**WHAT IS NEEDED:** Repeat every line below exactly, word for word.

Stored records:
★ ★ ★ ★ ★

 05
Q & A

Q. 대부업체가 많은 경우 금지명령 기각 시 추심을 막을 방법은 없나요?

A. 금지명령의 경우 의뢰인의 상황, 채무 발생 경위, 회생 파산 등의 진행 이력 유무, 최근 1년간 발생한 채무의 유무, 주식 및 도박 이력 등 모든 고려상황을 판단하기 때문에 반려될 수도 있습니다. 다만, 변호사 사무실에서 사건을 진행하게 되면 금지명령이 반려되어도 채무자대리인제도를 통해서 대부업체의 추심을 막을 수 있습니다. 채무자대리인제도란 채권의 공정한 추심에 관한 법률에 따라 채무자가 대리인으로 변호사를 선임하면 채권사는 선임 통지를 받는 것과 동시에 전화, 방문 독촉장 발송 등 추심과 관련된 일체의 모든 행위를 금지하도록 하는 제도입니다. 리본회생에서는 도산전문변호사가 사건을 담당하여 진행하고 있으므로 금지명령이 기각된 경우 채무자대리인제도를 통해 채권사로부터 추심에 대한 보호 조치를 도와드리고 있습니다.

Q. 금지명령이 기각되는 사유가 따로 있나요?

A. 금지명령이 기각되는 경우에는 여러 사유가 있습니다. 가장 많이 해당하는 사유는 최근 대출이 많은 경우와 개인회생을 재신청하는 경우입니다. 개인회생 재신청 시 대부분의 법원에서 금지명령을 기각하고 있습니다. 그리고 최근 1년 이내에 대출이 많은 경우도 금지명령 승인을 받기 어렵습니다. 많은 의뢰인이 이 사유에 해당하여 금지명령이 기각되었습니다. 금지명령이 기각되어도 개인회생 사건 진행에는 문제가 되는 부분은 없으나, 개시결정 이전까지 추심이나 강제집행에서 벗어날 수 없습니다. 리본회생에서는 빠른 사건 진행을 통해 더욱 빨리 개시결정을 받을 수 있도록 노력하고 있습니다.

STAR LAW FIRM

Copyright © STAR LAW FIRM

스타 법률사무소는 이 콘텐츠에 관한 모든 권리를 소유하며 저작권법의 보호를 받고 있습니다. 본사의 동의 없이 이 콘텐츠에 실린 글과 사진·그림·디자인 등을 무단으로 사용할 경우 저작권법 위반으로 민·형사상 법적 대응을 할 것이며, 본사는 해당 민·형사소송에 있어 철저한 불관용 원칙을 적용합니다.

★ ★ ★ ★ ★

**OUTPUT FOR THIS EXERCISE:**
 05
Q & A

Q. 대부업체가 많은 경우 금지명령 기각 시 추심을 막을 방법은 없나요?

A. 금지명령의 경우 의뢰인의 상황, 채무 발생 경위, 회생 파산 등의 진행 이력 유무, 최근 1년간 발생한 채무의 유무, 주식 및 도박 이력 등 모든 고려상황을 판단하기 때문에 반려될 수도 있습니다. 다만, 변호사 사무실에서 사건을 진행하게 되면 금지명령이 반려되어도 채무자대리인제도를 통해서 대부업체의 추심을 막을 수 있습니다. 채무자대리인제도란 채권의 공정한 추심에 관한 법률에 따라 채무자가 대리인으로 변호사를 선임하면 채권사는 선임 통지를 받는 것과 동시에 전화, 방문 독촉장 발송 등 추심과 관련된 일체의 모든 행위를 금지하도록 하는 제도입니다. 리본회생에서는 도산전문변호사가 사건을 담당하여 진행하고 있으므로 금지명령이 기각된 경우 채무자대리인제도를 통해 채권사로부터 추심에 대한 보호 조치를 도와드리고 있습니다.

Q. 금지명령이 기각되는 사유가 따로 있나요?

A. 금지명령이 기각되는 경우에는 여러 사유가 있습니다. 가장 많이 해당하는 사유는 최근 대출이 많은 경우와 개인회생을 재신청하는 경우입니다. 개인회생 재신청 시 대부분의 법원에서 금지명령을 기각하고 있습니다. 그리고 최근 1년 이내에 대출이 많은 경우도 금지명령 승인을 받기 어렵습니다. 많은 의뢰인이 이 사유에 해당하여 금지명령이 기각되었습니다. 금지명령이 기각되어도 개인회생 사건 진행에는 문제가 되는 부분은 없으나, 개시결정 이전까지 추심이나 강제집행에서 벗어날 수 없습니다. 리본회생에서는 빠른 사건 진행을 통해 더욱 빨리 개시결정을 받을 수 있도록 노력하고 있습니다.

STAR LAW FIRM

Copyright © STAR LAW FIRM

스타 법률사무소는 이 콘텐츠에 관한 모든 권리를 소유하며 저작권법의 보호를 받고 있습니다. 본사의 동의 없이 이 콘텐츠에 실린 글과 사진·그림·디자인 등을 무단으로 사용할 경우 저작권법 위반으로 민·형사상 법적 대응을 할 것이며, 본사는 해당 민·형사소송에 있어 철저한 불관용 원칙을 적용합니다.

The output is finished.